### WHAT YOU HAVE TO DO
With the line containing "More details for" as the final line, restate exactly every line of the data below from the first one onward, and copy no pictures.

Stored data
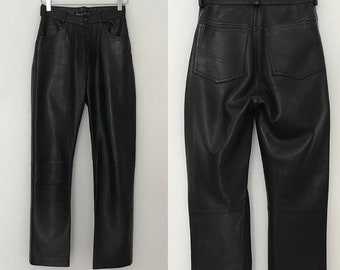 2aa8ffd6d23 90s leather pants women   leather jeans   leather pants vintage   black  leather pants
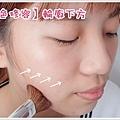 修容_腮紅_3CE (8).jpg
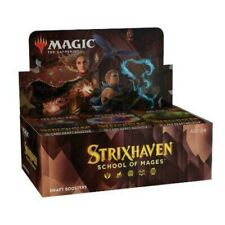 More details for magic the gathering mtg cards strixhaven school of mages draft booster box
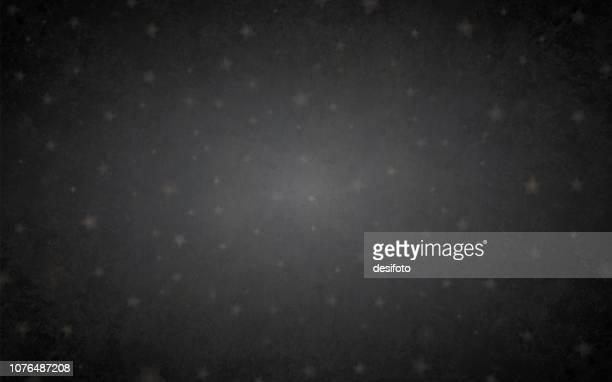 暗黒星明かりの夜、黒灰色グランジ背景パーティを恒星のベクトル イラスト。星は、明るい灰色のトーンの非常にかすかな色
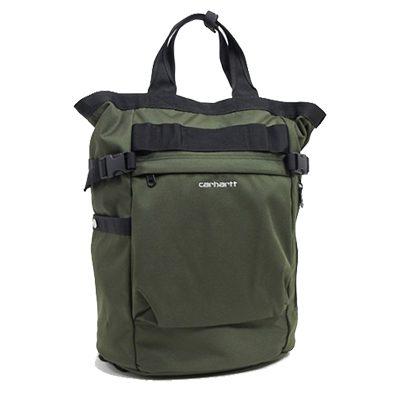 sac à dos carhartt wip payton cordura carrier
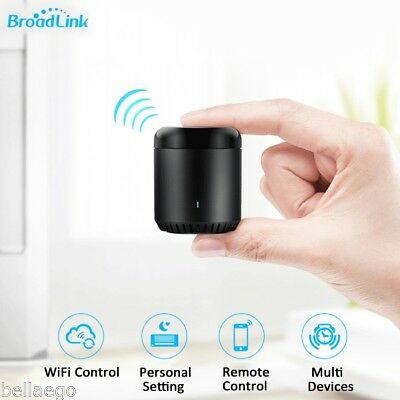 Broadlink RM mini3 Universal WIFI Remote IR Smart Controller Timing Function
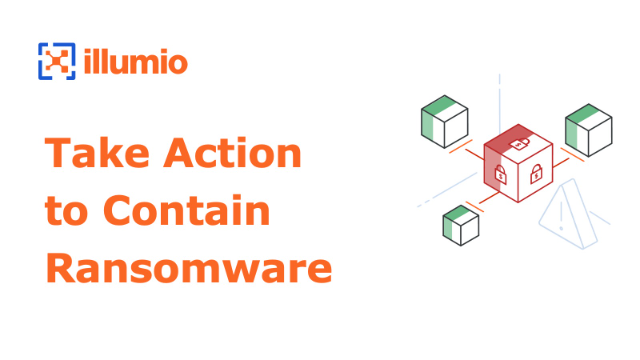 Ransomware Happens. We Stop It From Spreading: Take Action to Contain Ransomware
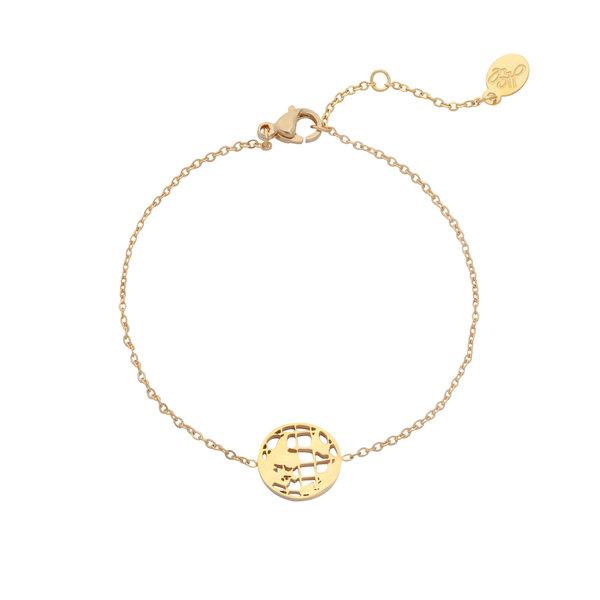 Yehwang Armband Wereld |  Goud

### EXERCISE ANSWER
 2aa8ffd6d23 90s leather pants women   leather jeans   leather pants vintage   black  leather pants
 修容_腮紅_3CE (8).jpg
 More details for magic the gathering mtg cards strixhaven school of mages draft booster box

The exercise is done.